#### [WORK ORDER]
Below are records; quote them exactly from the first line through the line that contains "injector | A: ECM |".

Collected data
Start of Block

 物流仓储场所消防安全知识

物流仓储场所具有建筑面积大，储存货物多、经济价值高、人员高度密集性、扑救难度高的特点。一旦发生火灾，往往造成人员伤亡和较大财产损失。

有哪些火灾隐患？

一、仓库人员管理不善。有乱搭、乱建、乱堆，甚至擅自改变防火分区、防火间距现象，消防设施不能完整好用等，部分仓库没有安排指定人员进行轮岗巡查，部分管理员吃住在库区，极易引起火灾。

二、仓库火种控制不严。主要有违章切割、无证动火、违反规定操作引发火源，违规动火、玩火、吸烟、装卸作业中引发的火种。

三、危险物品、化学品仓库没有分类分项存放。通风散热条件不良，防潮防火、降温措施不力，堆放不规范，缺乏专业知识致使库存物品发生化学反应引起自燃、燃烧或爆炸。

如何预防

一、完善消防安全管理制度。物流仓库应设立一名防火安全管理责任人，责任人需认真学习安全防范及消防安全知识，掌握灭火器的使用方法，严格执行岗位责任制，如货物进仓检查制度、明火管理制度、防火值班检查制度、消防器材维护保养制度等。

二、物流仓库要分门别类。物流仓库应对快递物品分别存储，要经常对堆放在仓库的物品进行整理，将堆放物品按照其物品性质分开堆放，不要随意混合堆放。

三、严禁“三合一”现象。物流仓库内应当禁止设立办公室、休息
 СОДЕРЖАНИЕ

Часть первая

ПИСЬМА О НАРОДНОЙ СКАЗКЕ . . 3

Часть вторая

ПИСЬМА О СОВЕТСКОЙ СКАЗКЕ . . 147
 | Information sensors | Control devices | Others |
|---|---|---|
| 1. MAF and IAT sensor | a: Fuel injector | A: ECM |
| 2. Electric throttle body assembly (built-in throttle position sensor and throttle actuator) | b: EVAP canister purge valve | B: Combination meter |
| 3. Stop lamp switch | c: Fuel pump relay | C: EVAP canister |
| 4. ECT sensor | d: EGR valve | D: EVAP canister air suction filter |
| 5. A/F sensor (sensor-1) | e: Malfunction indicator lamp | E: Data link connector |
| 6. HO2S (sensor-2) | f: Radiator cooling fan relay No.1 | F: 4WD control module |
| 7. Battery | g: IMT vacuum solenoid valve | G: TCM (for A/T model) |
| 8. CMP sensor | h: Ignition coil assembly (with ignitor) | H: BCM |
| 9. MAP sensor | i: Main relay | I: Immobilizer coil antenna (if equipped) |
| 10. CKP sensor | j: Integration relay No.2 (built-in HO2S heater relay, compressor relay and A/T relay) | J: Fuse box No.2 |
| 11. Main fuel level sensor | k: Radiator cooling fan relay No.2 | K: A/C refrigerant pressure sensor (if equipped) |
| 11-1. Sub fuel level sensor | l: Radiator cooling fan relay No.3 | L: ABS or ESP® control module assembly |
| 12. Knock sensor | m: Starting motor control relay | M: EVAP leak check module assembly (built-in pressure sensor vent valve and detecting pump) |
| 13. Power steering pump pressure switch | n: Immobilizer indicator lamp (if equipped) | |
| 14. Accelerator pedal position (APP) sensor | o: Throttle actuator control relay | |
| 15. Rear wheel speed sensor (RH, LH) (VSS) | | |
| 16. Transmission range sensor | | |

End of Block

#### [ANSWER BOX]
 物流仓储场所消防安全知识

物流仓储场所具有建筑面积大，储存货物多、经济价值高、人员高度密集性、扑救难度高的特点。一旦发生火灾，往往造成人员伤亡和较大财产损失。

有哪些火灾隐患？

一、仓库人员管理不善。有乱搭、乱建、乱堆，甚至擅自改变防火分区、防火间距现象，消防设施不能完整好用等，部分仓库没有安排指定人员进行轮岗巡查，部分管理员吃住在库区，极易引起火灾。

二、仓库火种控制不严。主要有违章切割、无证动火、违反规定操作引发火源，违规动火、玩火、吸烟、装卸作业中引发的火种。

三、危险物品、化学品仓库没有分类分项存放。通风散热条件不良，防潮防火、降温措施不力，堆放不规范，缺乏专业知识致使库存物品发生化学反应引起自燃、燃烧或爆炸。

如何预防

一、完善消防安全管理制度。物流仓库应设立一名防火安全管理责任人，责任人需认真学习安全防范及消防安全知识，掌握灭火器的使用方法，严格执行岗位责任制，如货物进仓检查制度、明火管理制度、防火值班检查制度、消防器材维护保养制度等。

二、物流仓库要分门别类。物流仓库应对快递物品分别存储，要经常对堆放在仓库的物品进行整理，将堆放物品按照其物品性质分开堆放，不要随意混合堆放。

三、严禁“三合一”现象。物流仓库内应当禁止设立办公室、休息
 СОДЕРЖАНИЕ

Часть первая

ПИСЬМА О НАРОДНОЙ СКАЗКЕ . . 3

Часть вторая

ПИСЬМА О СОВЕТСКОЙ СКАЗКЕ . . 147
 | Information sensors | Control devices | Others |
|---|---|---|
| 1. MAF and IAT sensor | a: Fuel injector | A: ECM |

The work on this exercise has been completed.